- Jobs -
A - According to the text on Shakespeare in Love, on what date did the London production close?
B - From the text on Shakespeare in Love, duplicate the passage starting at "Shakespeare in Love" and ending at "18 April 2015.".

- Reading text -
[Start]

Shakespeare in Love is a play by Lee Hall adapted from the film of the same title.

Production
The play premiered at the Noël Coward Theatre in London's West End on 22 July 2014. It was produced by Disney Theatrical Productions and Sonia Friedman Productions and directed by Declan Donnellan, with design by Nick Ormerod and music by Paddy Cunneen. The original cast included David Oakes appearing as Marlowe, Tom Bateman as Will, and Lucy Briggs-Owen as the heroine Viola De Lesseps. The production closed on 18 April 2015.

The production played to sold-out audiences during the 2016 Stratford (Ontario, Canada) Festival season. The director of the production was Declan Donnellan, with the rest of the original creative team from London show returning for the Canadian production.

The first U.S. production of the play occurred on 18 February 2017, at the Oregon Shakespeare Festival.  The play was produced at the Burbage Theater of Pawtucket, Rhode Island, as the first presentation of its 2018–2019 season.

[End]

- Data provided -

[Start]

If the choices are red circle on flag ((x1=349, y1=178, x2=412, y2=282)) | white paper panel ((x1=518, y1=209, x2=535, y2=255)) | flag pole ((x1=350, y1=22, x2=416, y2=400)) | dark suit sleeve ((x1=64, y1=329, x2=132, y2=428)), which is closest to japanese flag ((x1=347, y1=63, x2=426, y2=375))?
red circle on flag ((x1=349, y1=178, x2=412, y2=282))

[End]

- Responses for each task -
A - 18 April 2015

B -
Shakespeare in Love is a play by Lee Hall adapted from the film of the same title.

Production
The play premiered at the Noël Coward Theatre in London's West End on 22 July 2014. It was produced by Disney Theatrical Productions and Sonia Friedman Productions and directed by Declan Donnellan, with design by Nick Ormerod and music by Paddy Cunneen. The original cast included David Oakes appearing as Marlowe, Tom Bateman as Will, and Lucy Briggs-Owen as the heroine Viola De Lesseps. The production closed on 18 April 2015.